# Challenge:
Reproduce word for word the passage of the letter on A-minus grades below, between "I have tried" and "illogical, well then….", inclusive.

# Excerpt:
============

A letter to my colleagues who give A minuses.


Dear Colleagues,

Grading season is just around the corner and some of us are about to do something, well, how can I say it… dumb.   Dumber than telling colleagues that they’re doing something dumb.

We will all average our student’s grades and then we (some of us, anyway), will assign a few of our students the grade A-.

I have tried to figure out some diplomatic way of saying this so someone doesn’t think I’m saying that THEY are dumb, because I would never say that (publicly), but the grade is dumb and if we think we are qualified to evaluate the academic and intellectual performance of our students, but insist on assigning them grade designations that are completely illogical, well then….

People, an A- is dumb because it’s a nonsensical fiction.  It doesn’t exist. It can’t.  And just because we can submit them on the report cards these days (at lesser schools) doesn’t mean they are real things.   I could draw a picture of a unicorn, but that doesn’t mean they exist.  Allow me to explain.

============

# Given data:
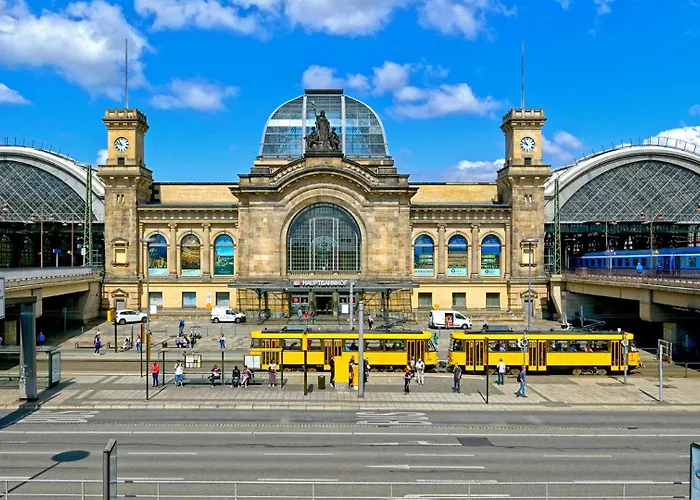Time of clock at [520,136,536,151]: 10:48
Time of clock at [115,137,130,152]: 10:48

============

# Answer to this exercise:
I have tried to figure out some diplomatic way of saying this so someone doesn’t think I’m saying that THEY are dumb, because I would never say that (publicly), but the grade is dumb and if we think we are qualified to evaluate the academic and intellectual performance of our students, but insist on assigning them grade designations that are completely illogical, well then….